By this time next week, two new roads should be under construction near the Eastwood Towne Center.
"There are commitments made to business owners and residents that this road would be in place by the end of 2007," Lansing Township Planning Director Steve Hayward told News 10.
But the township is moving forward with no deal in place to build new sanitary sewer service for the new development.
The work is expected to start on Sam's Way, the street with the Sam's Club on it in the Eastwood Towne Center. The road will be extended past Wood Street to connect with a new Chamberlin Drive to be built just west of the old one.
The project will include the roadwork and all utilities -- except for the new sanitary sewer the township wanted.
So how can the township do it?
First of all, Hayward says the roads aren't just about economic development. They should add to safety and traffic flow, he says. But the township does want to develop the areas.
"The existing sewers in the area, with no upgrades, could handle growth through 2012, 2015," Hayward said.
A new sewer could perhaps handle growth out to 2025 or 2027. The city of Lansing claims it doesn't have the capacity to treat all that sewage.
But now the township says there won't be as much to treat because a soft economy will mean a smaller development.

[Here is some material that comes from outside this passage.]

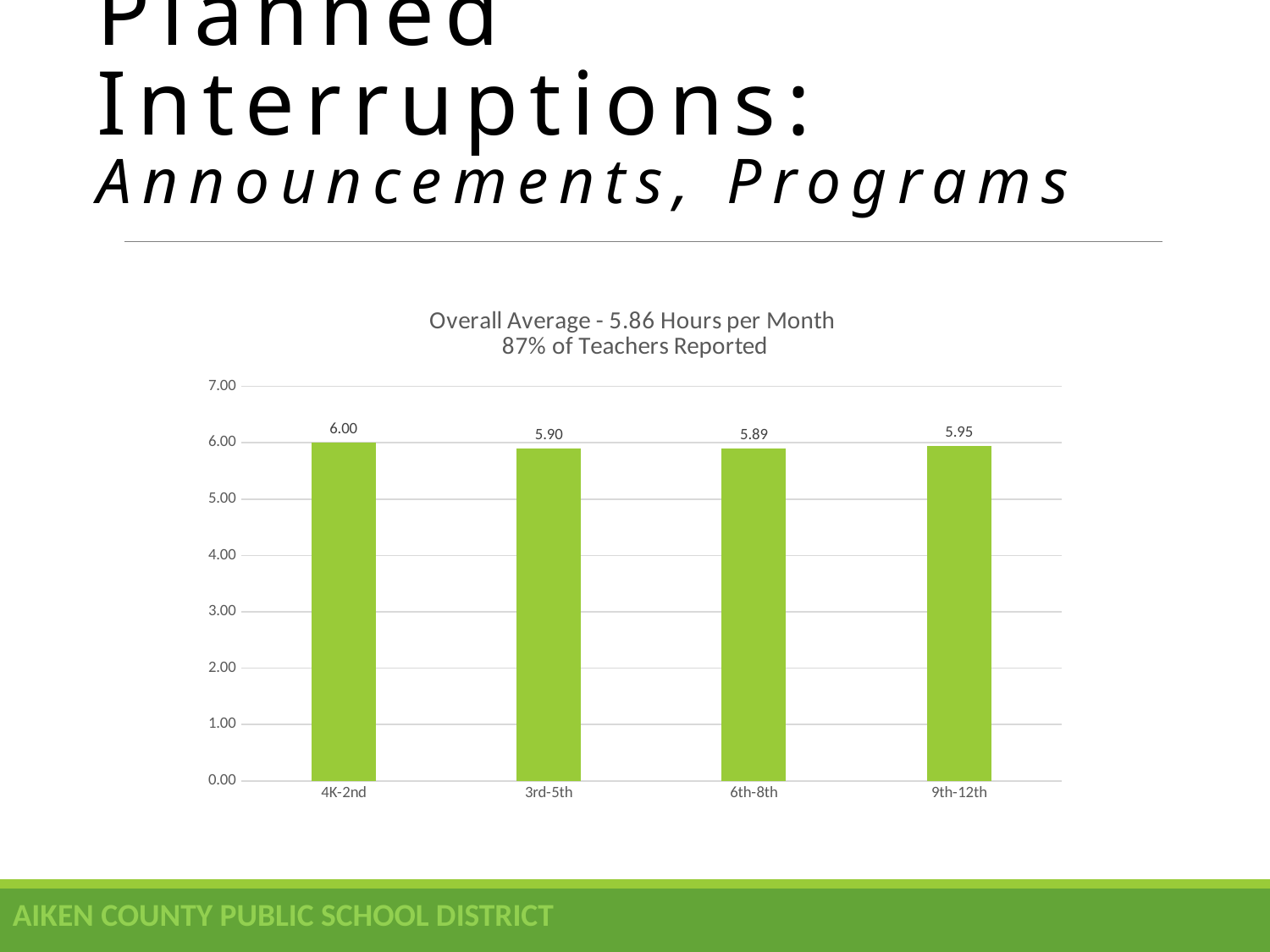
Which is larger, the value for 4K-2nd or the value for 9th-12th? 4K-2nd What is the chart's title? Overall Average - 5.86 Hours per Month 87% of Teachers Reported What is the value for 6th-8th? 5.89 What is the difference between the values for 9th-12th and 3rd-5th? 0.05 Which grade band has the lowest value? 6th-8th What kind of chart is shown on the slide? bar chart What is the value for 3rd-5th? 5.90 What is the value for 4K-2nd? 6.00 What is the difference between the values for 4K-2nd and 6th-8th? 0.11 How many grade bands are shown on the chart? 4 Which grade band has the highest value? 4K-2nd What is the value for 9th-12th? 5.95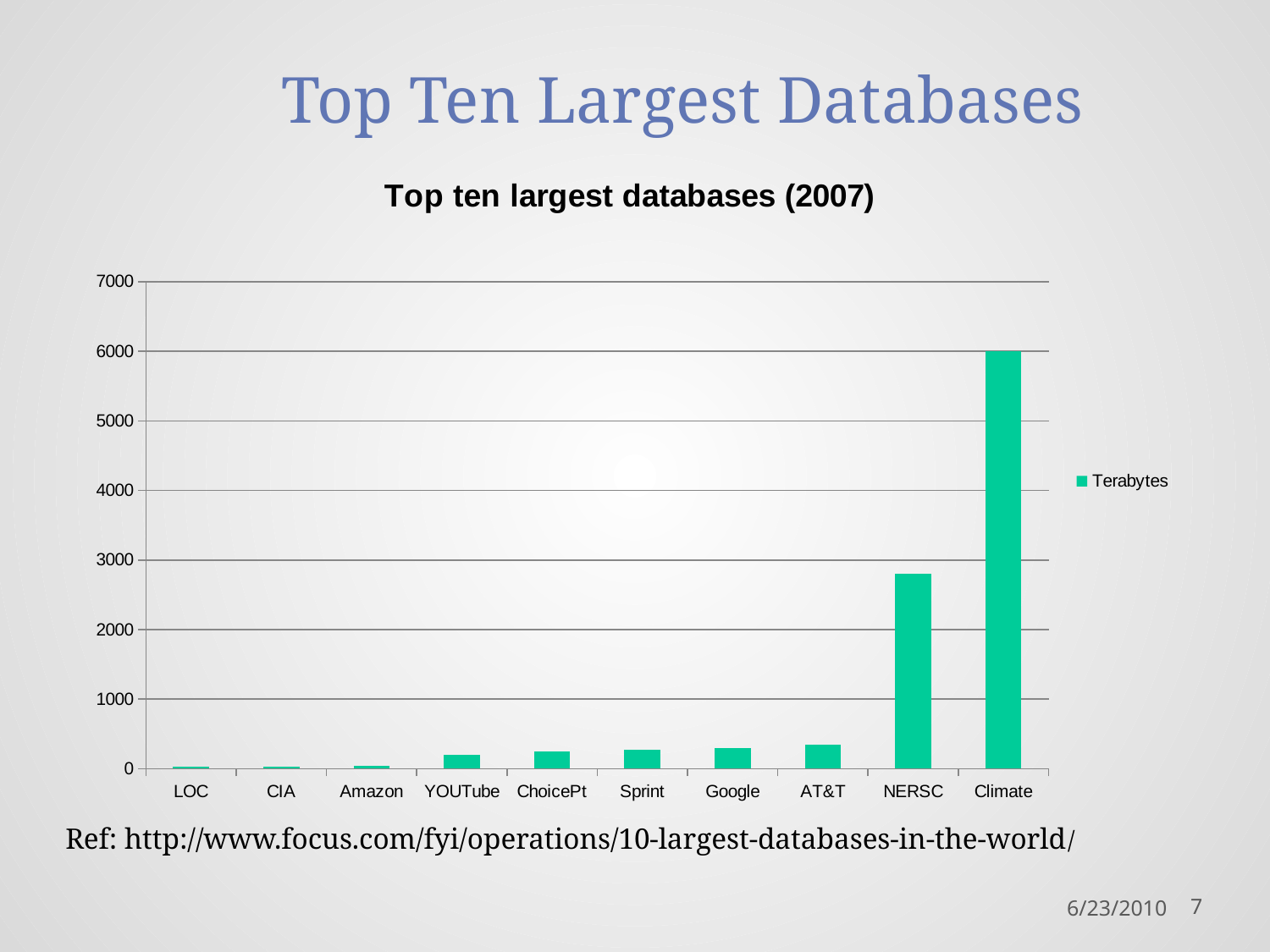
Is the value for Google greater or less than 1000? less What kind of chart is shown on the slide? bar chart What is the value for Climate in terabytes? 6000 How many series does the legend list? 1 How many categories are shown on the x axis of the chart? 10 What is the name of the series shown in the legend? Terabytes Do the values generally rise or fall moving from left to right along the x axis? rise Is the value for NERSC greater or less than 3000? less Which is larger, the value for NERSC or the value for AT&T? NERSC Which category has the highest value? Climate What is the title of the chart? Top ten largest databases (2007) Is the value for NERSC greater or less than 2000? greater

If that doesn't convice city leaders, Lansing Township will look to its other neighbors, East Lansing and DeWitt Township. Neither community has made a determination as to whether it can handle the extra sewage.
"We've also consulted an engineer about building our own facility to service the area," Hayward said.
That could be costly. Hayward says that's why the township made a deal with the city 50 years ago.
"Hopefully that arrangement is still valid and we can work through this current dispute," he said.
Lansing city leaders won't comment on the story because township leaders haven't yet notified the city of their roadbuilding plans.